Puppy had her checkup today and she has a slight underbite. I remember reason under bites are a disqualifying fault for shutzhund. When she gets her adult teeth are they likely to have an underbite as well? The parents don't have underbites or any dogs in the line the breeder is aware of.


----------



## Castlemaid (Jun 29, 2006)

No, you can still do Schutzhund with an underbite. It might affect conformation ratings if you wanted to pursue a breed survey, but won't affect her eligibility to train and trial in Schutzhund/IPO.


----------



## Betty (Aug 11, 2002)

I don't have any experience with bite problems but I understand a lot of them will correct as the pup matures a bit.

Anyone? Am I remembering correctly?


----------



## gsdsar (May 21, 2002)

I believe overbites often correct. Not sure about underbites. And usually they correct only if the pup has a normal scissor bite when a puppy. 

I am dealing with base narrow lower canines, which are naturally correcting. But my pup had a perfect scissor bite as a baby. 


Sent from Petguide.com Free App


----------



## LoveEcho (Mar 4, 2011)

Bite issues are often outgrown, so just keep a watchful eye on it.
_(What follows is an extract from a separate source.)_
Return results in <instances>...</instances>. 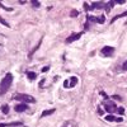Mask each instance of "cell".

It won't impede her ability to participate in schutzhund... there will be nobody inspecting her conformation.


----------



## MrsFergione (Jul 7, 2013)

Under disqualifying faults it says this:
g) Dogs with bite faults: overbite of 2 mm or more, or undershot; level bite;

But anyway, we've determined that the vet must have negative opinions about breeding. She literally saw her teeth for a split second, I checked myself and there is NO possible slightly possibility that anyone would ever consider these teeth an underbite.


----------



## MrsFergione (Jul 7, 2013)

So now to find a vet who agrees with what we are doing! She has been great with our small pet dogs but apparently won't be a good fit for the shepherd.


----------



## Castlemaid (Jun 29, 2006)

MrsFergione said:


> Under disqualifying faults it says this:
> g) Dogs with bite faults: overbite of 2 mm or more, or undershot; level bite;
> 
> But anyway, we've determined that the vet must have negative opinions about breeding. She literally saw her teeth for a split second, I checked myself and there is NO possible slightly possibility that anyone would ever consider these teeth an underbite.
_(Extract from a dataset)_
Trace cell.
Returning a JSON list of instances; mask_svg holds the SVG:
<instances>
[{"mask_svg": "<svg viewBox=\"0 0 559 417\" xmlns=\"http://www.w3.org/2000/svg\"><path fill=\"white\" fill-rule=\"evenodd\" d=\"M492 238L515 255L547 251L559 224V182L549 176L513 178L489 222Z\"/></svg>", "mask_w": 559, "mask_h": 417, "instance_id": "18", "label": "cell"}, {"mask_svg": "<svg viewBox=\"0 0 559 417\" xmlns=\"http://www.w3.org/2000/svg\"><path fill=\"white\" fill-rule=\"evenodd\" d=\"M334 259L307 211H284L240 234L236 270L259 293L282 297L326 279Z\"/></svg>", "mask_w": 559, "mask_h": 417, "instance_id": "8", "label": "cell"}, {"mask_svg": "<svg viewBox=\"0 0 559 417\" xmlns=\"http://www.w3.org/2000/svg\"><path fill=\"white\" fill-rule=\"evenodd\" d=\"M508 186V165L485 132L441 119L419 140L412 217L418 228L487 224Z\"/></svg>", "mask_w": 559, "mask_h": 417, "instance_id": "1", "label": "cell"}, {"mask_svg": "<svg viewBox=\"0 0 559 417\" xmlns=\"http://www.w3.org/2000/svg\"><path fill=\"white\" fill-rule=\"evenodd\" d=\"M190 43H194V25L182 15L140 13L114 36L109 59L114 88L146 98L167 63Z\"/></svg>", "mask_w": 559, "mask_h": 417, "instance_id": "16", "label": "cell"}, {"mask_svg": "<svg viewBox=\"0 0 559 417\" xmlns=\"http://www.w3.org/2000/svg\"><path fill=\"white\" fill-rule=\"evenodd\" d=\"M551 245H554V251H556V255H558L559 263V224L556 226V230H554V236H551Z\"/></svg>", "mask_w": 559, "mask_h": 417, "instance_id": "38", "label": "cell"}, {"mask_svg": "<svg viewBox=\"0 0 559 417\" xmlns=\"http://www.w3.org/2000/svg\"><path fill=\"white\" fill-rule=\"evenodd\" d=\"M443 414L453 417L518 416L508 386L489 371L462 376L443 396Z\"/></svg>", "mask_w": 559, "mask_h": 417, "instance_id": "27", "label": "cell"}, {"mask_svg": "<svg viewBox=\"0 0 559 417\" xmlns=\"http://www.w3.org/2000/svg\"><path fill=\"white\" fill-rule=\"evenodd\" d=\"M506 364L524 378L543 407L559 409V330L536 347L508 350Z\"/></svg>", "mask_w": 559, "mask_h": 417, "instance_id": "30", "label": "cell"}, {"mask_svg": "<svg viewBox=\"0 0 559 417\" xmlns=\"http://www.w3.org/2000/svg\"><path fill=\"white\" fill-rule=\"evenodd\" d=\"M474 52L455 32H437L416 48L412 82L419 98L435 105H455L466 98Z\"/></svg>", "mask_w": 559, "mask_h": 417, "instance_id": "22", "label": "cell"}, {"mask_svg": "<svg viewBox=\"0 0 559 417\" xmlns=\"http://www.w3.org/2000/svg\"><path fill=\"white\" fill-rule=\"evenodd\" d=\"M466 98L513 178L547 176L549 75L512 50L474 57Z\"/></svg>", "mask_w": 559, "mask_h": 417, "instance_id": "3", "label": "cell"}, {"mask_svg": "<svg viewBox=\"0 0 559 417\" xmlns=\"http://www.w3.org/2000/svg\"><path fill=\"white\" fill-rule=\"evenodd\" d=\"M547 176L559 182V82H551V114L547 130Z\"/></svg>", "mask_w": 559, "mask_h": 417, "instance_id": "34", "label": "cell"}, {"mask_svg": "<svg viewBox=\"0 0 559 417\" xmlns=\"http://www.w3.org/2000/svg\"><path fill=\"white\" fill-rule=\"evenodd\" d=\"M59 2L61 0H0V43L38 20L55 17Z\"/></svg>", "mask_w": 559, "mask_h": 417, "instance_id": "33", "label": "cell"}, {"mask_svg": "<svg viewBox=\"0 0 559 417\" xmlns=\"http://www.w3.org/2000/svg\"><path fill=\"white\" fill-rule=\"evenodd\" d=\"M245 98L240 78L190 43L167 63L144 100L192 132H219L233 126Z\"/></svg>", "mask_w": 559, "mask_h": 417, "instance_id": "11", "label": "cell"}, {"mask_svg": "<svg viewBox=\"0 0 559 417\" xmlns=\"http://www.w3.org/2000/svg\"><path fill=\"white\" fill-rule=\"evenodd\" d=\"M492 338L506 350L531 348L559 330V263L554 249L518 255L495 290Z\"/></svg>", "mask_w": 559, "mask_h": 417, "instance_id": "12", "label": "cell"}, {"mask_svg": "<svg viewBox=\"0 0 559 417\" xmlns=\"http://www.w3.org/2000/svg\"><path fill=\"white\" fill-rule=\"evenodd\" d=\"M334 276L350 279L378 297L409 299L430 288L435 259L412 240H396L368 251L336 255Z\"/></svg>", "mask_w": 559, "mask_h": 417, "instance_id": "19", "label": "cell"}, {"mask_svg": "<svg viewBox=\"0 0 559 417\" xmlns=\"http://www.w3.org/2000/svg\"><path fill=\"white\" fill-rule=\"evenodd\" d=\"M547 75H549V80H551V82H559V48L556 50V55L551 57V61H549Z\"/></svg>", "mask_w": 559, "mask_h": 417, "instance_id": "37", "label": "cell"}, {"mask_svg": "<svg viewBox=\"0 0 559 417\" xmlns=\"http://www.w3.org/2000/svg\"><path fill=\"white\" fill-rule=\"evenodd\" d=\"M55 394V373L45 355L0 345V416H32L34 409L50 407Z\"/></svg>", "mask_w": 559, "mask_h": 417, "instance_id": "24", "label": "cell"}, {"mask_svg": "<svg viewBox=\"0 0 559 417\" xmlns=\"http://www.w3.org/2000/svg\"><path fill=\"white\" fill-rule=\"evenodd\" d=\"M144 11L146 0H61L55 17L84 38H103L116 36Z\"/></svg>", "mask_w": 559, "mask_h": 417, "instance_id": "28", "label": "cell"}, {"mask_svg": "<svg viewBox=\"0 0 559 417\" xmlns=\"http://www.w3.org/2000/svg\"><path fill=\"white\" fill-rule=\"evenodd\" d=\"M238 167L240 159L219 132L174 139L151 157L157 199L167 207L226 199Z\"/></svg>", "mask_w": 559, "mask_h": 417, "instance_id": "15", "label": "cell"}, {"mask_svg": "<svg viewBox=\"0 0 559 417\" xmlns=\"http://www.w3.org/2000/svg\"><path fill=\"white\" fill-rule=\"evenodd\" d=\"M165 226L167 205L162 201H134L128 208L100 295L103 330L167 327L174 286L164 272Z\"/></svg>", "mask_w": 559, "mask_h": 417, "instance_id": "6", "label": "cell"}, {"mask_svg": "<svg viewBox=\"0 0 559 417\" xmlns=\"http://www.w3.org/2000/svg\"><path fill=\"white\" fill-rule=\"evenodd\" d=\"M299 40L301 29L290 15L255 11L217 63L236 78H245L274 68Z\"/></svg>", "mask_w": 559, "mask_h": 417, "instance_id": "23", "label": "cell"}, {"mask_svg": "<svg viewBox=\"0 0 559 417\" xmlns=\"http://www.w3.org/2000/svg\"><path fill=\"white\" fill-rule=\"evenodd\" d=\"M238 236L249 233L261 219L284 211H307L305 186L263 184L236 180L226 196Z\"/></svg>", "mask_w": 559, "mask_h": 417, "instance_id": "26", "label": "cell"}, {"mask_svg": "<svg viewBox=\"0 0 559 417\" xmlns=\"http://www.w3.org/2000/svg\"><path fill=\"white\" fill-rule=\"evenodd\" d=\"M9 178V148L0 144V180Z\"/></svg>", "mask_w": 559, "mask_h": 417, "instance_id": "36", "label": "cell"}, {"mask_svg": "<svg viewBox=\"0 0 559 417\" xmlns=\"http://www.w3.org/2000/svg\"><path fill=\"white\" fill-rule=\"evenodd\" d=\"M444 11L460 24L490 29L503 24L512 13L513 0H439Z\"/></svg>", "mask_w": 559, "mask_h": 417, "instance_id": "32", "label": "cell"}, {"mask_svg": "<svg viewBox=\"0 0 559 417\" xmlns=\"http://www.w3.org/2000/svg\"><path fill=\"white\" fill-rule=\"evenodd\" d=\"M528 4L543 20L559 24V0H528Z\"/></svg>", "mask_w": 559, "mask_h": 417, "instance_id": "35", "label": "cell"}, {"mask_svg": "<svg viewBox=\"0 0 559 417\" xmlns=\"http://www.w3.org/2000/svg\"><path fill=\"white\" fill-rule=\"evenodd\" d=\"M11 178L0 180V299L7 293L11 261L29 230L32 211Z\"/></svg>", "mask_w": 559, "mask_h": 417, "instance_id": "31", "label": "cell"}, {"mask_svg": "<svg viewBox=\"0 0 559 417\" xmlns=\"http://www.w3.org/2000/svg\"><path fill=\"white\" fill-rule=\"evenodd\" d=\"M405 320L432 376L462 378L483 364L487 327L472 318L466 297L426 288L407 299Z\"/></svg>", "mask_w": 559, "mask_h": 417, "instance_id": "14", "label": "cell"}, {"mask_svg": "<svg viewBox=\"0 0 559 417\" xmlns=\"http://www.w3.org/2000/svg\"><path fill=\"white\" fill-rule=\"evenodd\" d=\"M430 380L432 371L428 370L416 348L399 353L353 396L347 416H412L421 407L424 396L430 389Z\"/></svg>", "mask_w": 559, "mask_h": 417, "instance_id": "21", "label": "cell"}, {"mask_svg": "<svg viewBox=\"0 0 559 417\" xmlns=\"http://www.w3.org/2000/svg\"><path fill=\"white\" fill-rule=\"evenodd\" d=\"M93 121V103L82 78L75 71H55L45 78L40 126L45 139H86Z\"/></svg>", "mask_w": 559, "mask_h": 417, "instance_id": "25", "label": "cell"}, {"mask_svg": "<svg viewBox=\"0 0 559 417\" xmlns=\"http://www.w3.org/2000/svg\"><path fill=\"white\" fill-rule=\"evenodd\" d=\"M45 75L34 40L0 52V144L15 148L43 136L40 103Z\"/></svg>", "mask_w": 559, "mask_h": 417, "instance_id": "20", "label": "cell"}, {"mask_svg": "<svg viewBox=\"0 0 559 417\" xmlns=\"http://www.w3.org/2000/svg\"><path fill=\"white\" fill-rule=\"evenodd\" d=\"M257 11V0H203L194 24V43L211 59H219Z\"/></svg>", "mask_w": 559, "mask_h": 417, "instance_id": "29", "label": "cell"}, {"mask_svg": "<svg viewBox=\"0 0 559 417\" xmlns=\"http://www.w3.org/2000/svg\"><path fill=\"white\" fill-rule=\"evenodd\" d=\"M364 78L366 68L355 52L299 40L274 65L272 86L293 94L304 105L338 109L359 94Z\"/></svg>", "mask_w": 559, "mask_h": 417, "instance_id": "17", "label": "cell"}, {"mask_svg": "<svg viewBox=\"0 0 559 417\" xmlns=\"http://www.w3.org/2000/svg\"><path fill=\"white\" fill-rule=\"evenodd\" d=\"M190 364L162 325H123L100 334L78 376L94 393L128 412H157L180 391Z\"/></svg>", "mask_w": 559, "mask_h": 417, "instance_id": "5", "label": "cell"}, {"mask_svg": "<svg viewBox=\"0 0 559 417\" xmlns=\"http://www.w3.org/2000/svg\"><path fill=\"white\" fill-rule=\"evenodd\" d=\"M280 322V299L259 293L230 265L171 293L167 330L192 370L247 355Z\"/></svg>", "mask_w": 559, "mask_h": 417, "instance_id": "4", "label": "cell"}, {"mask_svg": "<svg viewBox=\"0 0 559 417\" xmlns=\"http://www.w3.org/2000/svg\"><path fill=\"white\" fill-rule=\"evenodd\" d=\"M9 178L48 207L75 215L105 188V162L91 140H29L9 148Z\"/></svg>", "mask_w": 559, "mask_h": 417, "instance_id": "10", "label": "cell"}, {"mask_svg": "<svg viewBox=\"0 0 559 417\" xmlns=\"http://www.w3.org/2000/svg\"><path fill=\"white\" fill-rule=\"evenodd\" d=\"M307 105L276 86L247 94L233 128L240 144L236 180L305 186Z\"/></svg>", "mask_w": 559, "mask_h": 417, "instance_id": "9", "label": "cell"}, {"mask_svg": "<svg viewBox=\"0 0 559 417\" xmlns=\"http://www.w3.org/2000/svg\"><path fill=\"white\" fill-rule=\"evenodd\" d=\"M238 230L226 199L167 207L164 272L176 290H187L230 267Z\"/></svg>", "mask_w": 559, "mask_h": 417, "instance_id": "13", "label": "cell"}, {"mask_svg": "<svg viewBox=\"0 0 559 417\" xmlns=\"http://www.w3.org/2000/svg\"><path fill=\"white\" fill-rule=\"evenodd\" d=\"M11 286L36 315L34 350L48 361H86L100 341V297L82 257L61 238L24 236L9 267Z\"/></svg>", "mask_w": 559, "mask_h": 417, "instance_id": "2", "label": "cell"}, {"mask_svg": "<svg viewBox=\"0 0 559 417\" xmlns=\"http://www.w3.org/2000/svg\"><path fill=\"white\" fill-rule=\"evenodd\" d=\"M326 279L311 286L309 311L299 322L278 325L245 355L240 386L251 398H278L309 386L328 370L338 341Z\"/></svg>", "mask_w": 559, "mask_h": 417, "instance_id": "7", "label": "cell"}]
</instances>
Yes, for conformation ratings. You are probably looking at breed survey requirements - any dog can do Schutzhund - other breeds, mixed breeds - there is no set standard that a dog needs to conform to for Schutzhund as long as they can do the exercises.


----------



## Liesje (Mar 4, 2007)

Vets aren't really experts in breed-specific conformation, and in my experience many seem overly concerned about GSD bites during development. I try not to look at my dogs' teeth until they are 8 months old or so (assuming the bite was OK at 8 weeks or so, it should go back that way once the dog teeths and the jaws develop). 

There are breeds that usually have underbites and do Schutzhund (Boxer, for example). As long as the dogs can do the training and work there is no conformation aspect that disqualifies them.


----------